Haroun's story
My family and I are Pakistani and I’ve always grown up in very ‘white’ area of the country. When I was at primary school it didn’t really matter and no-one would comment on how I looked different, it wasn’t even really something I thought about myself.
When I got a bit older I started to hear things in the street about ‘coloured’ people coming to the area and although it really upset me, my parents were pretty protective and tried not to let it affect me.
When I got to secondary school is when the bullying really started. Kids would call me all sorts of names and would tease me about the colour of my skin. The teachers didn’t seem to notice or didn’t care.
It completely tore me apart. Even kids who said they were my friends would join in the bullying when it started. I just felt so alone. I wanted to be part of something so badly that I got involved in a gang.
I was really angry all of the time because of what had happened to me and the gang I was in was pretty violent. I got convicted of assault so I have a record, which I really regret.

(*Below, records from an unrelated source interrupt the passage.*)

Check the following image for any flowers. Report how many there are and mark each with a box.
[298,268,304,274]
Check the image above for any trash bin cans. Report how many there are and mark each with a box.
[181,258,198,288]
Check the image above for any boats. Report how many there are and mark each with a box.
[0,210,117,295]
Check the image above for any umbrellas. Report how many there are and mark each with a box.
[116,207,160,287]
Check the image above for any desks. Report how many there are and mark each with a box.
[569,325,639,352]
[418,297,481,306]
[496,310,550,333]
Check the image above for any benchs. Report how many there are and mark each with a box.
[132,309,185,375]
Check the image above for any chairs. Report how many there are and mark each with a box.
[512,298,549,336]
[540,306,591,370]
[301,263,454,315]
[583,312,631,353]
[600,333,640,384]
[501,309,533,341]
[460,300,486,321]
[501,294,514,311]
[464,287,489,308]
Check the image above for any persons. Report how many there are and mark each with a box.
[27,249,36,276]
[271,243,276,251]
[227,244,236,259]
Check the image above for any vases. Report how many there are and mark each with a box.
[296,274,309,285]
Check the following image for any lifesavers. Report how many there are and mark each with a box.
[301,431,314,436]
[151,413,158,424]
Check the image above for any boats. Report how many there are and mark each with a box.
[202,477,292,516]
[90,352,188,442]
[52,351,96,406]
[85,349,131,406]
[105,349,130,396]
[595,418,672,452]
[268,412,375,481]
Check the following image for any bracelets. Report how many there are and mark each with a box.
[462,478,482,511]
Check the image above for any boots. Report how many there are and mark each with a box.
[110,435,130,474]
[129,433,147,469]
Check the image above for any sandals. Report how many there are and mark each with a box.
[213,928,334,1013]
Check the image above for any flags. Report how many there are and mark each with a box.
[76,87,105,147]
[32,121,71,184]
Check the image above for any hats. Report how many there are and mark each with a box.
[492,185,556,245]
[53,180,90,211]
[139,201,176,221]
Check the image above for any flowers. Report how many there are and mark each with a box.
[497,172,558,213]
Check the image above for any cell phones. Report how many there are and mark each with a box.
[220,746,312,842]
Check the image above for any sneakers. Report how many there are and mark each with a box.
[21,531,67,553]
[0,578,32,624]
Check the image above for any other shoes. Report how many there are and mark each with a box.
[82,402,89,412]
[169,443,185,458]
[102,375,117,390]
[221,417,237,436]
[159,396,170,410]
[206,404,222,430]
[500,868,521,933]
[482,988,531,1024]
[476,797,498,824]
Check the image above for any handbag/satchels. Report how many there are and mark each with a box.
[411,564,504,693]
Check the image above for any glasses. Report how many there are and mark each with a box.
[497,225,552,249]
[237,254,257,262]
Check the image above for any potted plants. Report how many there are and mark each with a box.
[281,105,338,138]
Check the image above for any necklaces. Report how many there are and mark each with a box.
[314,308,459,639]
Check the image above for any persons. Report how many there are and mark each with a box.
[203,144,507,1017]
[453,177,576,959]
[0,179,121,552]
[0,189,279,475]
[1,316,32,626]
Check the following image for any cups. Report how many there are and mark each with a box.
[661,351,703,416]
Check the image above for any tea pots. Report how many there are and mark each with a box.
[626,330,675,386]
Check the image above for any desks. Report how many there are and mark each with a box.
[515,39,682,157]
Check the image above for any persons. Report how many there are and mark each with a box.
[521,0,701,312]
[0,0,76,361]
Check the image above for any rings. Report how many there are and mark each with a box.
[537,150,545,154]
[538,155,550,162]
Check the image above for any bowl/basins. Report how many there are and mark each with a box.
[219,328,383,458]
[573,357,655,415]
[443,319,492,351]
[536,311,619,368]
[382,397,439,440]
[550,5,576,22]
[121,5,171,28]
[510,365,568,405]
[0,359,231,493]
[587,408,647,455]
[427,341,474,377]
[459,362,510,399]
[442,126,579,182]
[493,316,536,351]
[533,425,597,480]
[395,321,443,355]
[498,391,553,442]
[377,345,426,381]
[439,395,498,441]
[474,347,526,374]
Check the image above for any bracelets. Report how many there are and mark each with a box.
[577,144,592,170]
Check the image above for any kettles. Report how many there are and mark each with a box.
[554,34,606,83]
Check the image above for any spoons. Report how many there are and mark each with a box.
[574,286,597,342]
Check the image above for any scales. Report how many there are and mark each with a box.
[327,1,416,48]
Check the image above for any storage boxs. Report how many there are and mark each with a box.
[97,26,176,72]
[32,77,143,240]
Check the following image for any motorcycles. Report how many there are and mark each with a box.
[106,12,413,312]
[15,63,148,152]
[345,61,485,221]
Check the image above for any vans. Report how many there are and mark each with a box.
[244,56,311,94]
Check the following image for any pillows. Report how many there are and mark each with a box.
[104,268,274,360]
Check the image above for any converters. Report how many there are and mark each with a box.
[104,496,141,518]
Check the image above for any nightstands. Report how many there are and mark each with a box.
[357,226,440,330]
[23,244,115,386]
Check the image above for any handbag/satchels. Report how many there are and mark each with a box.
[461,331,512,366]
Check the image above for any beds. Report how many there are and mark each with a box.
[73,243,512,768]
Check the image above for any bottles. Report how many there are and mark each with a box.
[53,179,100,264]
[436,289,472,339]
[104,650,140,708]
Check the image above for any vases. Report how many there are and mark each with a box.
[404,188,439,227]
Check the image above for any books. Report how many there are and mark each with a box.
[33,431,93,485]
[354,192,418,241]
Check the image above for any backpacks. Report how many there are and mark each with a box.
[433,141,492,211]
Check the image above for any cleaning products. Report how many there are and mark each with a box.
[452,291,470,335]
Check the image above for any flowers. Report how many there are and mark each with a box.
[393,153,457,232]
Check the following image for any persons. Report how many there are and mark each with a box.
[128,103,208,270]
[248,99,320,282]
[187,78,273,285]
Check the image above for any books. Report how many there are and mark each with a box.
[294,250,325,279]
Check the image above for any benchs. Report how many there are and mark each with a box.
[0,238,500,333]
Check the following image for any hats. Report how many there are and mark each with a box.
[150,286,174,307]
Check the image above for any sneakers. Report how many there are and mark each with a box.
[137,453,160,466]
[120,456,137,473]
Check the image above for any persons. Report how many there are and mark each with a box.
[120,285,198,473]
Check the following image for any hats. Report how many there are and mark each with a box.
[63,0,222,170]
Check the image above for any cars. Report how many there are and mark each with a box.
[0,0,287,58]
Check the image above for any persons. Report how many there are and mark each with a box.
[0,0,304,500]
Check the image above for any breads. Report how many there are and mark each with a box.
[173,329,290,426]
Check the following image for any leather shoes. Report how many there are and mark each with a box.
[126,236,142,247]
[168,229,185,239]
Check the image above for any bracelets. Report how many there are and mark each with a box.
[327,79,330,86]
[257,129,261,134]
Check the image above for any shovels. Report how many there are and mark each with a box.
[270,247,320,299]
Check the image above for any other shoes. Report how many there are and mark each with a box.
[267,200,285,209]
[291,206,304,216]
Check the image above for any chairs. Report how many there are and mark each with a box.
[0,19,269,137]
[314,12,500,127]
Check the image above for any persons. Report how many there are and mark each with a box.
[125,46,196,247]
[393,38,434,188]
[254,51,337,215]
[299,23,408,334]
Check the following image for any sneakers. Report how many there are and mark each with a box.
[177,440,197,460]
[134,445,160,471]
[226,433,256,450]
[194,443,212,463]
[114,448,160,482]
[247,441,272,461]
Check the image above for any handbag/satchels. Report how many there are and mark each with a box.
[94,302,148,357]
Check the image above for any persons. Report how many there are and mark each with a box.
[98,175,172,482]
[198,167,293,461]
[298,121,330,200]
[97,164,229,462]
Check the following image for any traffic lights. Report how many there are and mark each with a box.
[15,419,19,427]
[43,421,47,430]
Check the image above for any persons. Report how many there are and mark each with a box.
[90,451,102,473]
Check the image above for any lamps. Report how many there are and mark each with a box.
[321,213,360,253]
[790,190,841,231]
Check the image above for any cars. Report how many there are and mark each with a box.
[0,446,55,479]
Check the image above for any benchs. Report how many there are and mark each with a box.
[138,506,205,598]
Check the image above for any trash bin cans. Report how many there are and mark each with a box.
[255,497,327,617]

In the end, two of my family who I was really close to got convicted of robbery and went to prison. That was a real turning point for me and I stopped to think about what I was doing and why I was so angry.
I got involved with a local young people’s magazine and for the first time I felt that I was doing something valuable and that I was good at it. I feel like I’m worth something now and that the way I reacted to racism was not the best way to cope with it.
There are so many other things that you can choose to do. I know I won’t go back on the bad road again. I’ve too much to do with my life.